É difícil explicar  o porquê do vício para quem nunca o teve. Ao longo da minha vida, vi duas explicações que me satisfizeram. Uma foi em This Must Be The Place, de Paolo Sorrentino, quando uma mulher que chora em silêncio pelo filho desaparecido diz "You never took up smoking because you remain a child. Children are the only ones that never get the urge to smoke".
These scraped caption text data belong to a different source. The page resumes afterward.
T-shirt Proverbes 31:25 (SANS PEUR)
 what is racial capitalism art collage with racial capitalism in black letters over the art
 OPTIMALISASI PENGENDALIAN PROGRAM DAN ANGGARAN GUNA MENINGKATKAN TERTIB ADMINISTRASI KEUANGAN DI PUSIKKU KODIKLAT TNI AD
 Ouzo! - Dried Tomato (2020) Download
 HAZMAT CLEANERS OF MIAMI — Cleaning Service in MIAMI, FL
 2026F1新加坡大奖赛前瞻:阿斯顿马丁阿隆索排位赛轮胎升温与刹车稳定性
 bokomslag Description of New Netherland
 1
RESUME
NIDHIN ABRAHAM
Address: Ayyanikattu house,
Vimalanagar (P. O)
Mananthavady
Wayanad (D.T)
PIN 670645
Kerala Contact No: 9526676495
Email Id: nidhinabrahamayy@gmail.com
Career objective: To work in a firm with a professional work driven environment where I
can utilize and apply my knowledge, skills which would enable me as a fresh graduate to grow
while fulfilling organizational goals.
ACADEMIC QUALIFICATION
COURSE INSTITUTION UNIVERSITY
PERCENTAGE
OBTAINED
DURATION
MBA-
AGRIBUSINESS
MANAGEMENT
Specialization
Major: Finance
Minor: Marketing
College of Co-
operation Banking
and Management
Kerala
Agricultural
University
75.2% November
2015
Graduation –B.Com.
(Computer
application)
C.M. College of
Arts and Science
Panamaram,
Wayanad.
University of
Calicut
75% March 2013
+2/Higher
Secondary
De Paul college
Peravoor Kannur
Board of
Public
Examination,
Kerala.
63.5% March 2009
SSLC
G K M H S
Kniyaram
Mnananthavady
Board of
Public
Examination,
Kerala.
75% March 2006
Há uma verdade nisto. O vício mata-nos um pouco de cada vez que o praticamos, não no sentido do extermínio de saúde, mas da mais pura sensação imediata. Uma névoa escura invade-nos e a agitação interna é silenciada, aplacada. De cada vez, nós deixamos de ser um pouco nós e podemos descansar de nós mesmos. É por isso que as campanhas de sensibilização são ineficazes: a morte não assusta, porque o vício implica estarmos permanentemente num malabarismo com ela. Ela está sempre presente, e essa consciência do nosso fim também faz parte da condição de ser adulto.

A outra explicação foi de David Sedaris em Letting Go. "as if he’d been allotted a certain number of cigarettes, three hundred thousand, say, delivered at the time of his birth. If he’d started a year later or smoked more slowly, he might still be at it, but, as it stood, he had worked his way to the last one, and then moved on with his life".Eu adicionaria que talvez o fim do nosso período de vício não seja ditado pelo número de doses tomadas, mas pelo total de tempo. O meu tempo com isto, para isto, acabou, penso eu.